[[ Provided records, beginning ]]
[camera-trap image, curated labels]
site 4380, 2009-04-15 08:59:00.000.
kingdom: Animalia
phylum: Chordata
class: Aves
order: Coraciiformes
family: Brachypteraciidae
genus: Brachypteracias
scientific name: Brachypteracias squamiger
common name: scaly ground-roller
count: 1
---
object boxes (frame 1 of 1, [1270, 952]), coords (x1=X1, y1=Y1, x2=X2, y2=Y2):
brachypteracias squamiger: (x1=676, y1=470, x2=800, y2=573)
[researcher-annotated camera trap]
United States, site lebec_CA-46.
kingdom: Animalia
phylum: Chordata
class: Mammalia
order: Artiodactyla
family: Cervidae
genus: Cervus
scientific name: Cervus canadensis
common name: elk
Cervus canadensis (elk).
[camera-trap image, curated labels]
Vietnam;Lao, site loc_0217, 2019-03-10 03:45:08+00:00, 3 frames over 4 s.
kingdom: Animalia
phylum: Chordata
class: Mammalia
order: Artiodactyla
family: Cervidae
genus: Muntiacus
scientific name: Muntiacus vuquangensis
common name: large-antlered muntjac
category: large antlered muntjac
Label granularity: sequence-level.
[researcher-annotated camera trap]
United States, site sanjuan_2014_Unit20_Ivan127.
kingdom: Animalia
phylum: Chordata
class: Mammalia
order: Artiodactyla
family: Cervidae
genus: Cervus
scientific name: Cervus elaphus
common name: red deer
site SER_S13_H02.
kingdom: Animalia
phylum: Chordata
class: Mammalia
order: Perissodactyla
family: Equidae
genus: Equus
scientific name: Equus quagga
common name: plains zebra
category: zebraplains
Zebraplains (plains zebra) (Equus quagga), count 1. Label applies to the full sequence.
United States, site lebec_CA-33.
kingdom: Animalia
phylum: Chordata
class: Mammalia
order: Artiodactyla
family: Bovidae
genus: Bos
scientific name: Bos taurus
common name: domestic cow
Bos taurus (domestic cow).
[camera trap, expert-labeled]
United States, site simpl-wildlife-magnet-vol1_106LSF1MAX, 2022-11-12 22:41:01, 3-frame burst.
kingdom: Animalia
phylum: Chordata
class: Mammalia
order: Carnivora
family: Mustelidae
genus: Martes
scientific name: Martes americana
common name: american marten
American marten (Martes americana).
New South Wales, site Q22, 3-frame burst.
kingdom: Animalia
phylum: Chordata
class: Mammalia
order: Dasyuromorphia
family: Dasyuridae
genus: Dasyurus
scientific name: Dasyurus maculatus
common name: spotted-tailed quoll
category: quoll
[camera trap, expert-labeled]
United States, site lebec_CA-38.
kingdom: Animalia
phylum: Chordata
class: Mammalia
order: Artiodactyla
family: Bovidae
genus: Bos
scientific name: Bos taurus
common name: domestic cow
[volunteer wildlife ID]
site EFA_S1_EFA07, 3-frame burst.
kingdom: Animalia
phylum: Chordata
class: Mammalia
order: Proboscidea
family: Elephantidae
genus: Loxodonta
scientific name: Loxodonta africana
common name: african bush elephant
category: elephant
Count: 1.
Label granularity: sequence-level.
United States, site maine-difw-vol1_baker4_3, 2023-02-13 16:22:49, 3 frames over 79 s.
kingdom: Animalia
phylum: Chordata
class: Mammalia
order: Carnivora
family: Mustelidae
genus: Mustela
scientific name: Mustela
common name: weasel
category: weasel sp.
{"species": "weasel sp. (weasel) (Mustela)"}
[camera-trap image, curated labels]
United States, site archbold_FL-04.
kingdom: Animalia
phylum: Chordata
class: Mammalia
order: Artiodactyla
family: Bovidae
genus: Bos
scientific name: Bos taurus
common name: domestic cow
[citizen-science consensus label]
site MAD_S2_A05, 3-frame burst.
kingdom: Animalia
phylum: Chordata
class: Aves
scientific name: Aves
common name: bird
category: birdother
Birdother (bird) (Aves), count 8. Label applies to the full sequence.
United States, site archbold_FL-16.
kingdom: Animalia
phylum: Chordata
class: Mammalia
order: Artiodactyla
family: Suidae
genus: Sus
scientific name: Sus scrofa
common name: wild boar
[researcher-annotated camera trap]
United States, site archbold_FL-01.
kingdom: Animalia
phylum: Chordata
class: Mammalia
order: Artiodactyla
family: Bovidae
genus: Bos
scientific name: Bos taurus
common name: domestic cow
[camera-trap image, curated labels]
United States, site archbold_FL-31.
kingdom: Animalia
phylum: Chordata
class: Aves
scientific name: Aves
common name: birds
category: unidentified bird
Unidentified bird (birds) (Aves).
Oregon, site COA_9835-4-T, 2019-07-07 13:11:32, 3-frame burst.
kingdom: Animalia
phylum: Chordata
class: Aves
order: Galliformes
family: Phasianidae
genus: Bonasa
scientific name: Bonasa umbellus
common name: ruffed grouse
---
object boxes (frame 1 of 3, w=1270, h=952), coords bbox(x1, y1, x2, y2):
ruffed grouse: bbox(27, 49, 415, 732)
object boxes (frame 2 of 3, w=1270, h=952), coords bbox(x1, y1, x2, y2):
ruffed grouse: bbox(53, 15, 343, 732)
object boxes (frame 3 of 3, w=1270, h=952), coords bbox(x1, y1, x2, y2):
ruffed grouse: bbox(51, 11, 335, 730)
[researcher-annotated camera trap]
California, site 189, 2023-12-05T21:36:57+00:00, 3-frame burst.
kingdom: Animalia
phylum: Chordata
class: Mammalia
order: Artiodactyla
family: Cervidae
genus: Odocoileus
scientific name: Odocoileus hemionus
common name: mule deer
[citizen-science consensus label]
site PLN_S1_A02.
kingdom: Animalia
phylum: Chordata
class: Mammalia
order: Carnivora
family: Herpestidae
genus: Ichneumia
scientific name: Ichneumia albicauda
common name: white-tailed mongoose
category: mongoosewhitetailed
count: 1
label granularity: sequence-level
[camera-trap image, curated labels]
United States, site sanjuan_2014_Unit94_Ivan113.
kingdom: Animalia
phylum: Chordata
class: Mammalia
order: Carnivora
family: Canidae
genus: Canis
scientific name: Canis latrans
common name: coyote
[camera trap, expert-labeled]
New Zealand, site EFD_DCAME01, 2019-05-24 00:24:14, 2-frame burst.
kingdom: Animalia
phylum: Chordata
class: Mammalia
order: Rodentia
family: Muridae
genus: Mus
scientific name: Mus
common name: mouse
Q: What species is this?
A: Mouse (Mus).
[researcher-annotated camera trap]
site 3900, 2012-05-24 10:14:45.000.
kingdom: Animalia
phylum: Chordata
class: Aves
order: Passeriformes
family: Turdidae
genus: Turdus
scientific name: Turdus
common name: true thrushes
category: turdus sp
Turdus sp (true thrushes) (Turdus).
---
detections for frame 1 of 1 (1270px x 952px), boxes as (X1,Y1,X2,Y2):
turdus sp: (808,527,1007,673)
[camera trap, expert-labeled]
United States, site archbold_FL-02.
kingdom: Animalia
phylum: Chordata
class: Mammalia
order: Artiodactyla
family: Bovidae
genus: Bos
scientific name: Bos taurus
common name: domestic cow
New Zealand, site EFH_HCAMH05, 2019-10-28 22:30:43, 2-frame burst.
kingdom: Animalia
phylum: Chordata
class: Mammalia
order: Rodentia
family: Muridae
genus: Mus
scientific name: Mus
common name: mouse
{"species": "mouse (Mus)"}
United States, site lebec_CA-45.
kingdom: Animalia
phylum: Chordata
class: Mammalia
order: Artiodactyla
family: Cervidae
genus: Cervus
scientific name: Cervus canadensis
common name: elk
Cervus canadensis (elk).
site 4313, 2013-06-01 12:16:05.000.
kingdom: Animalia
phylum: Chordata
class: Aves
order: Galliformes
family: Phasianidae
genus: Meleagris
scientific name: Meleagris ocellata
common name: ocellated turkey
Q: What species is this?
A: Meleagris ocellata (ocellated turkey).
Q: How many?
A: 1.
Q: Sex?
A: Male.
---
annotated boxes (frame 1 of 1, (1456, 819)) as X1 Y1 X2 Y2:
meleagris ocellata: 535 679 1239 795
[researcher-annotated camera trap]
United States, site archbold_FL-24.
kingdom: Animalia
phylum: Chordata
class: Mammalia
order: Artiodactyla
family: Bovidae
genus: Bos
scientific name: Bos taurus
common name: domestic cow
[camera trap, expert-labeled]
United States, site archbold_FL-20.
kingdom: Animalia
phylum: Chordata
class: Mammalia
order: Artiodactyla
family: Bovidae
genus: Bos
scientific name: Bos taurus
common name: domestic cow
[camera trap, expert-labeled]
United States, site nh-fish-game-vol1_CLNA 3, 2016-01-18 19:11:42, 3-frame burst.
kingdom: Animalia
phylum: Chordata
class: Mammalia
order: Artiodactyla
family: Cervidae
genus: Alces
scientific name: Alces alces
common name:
[[ Provided records, end ]]
**Aim of the exercise:**
Look through the entries and find each line that has the string "wildlife". Copy those lines.

**Exercise solution:**
United States, site simpl-wildlife-magnet-vol1_106LSF1MAX, 2022-11-12 22:41:01, 3-frame burst.
[volunteer wildlife ID]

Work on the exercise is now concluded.